◆ **TEXTE DE LA PAGE**:
##########

Kamille Gagné
« Le véritable lieu de naissance est celui où l’on a porté pour la première fois un coup d’œil intelligent sur soi-même: mes premières patries ont été les livres. » -Yourcenar
Lettre à un disparu
Cher Dany,
Je vais te le dire tout de suite. Je n’aurais jamais pensé t’écrire une lettre. Après tout, ce n’est pas comme si on s’était déjà vraiment parlé. Je ne me souviens même pas m’être un jour retrouvée seule dans la même pièce que toi. On était un oncle et une nièce qui ne se voyaient qu’à peine une fois par an. Pourtant, depuis plus d’un an, je ne passe pas une semaine sans penser à toi. Ta chandelle m’y oblige, je dois l’avouer. « Dany Bolduc, décédé le 11 décembre 2016, à l’âge de 41 ans. » Avec ce texte et ta photographie au-dessus de l’évier, c’est plutôt difficile à éviter. Mais je sais bien que tu ne méritais pas ça.
Je n’ai jamais ressenti quoi que ce soit de précis quand on parlait de toi. Je crois que j’étais un peu indifférente. Tu étais le petit frère de ma mère, un homme qui avait eu plusieurs blondes. De mémoire d’enfant, tu as été l’une des rares personnes à faire pleurer ma mère. Je l’ai vue se battre contre elle-même, épaulée par mon père, tentant de demeurer la grande sœur dont tu avais tant besoin, transformée en colonne grecque pour tout faire tenir. À cause de ça, je l’ai vue vieillir d’un seul coup.

##########

◆ **JEU DE DONNÉES**:
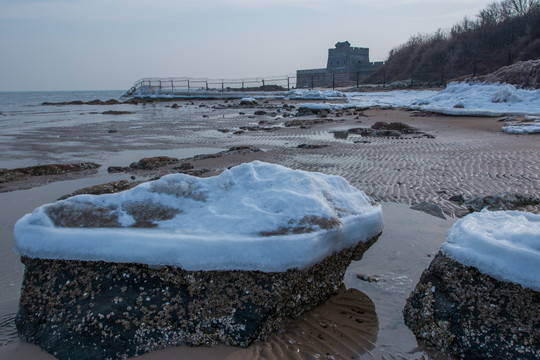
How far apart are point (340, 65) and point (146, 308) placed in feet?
197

##########

◆ **TÂCHE**: D'après la lettre à Dany, pourquoi la narratrice ne passe-t-elle pas une semaine sans penser à son oncle depuis plus d'un an ? Répondez en une à trois phrases. Le matériel n'intervient pas dans ce travail.

◆ **RÉPONSE**: C'est la chandelle de Dany qui l'y oblige. Avec le texte annonçant son décès le 11 décembre 2016, à l'âge de 41 ans, et sa photographie au-dessus de l'évier, il est difficile de ne pas y penser.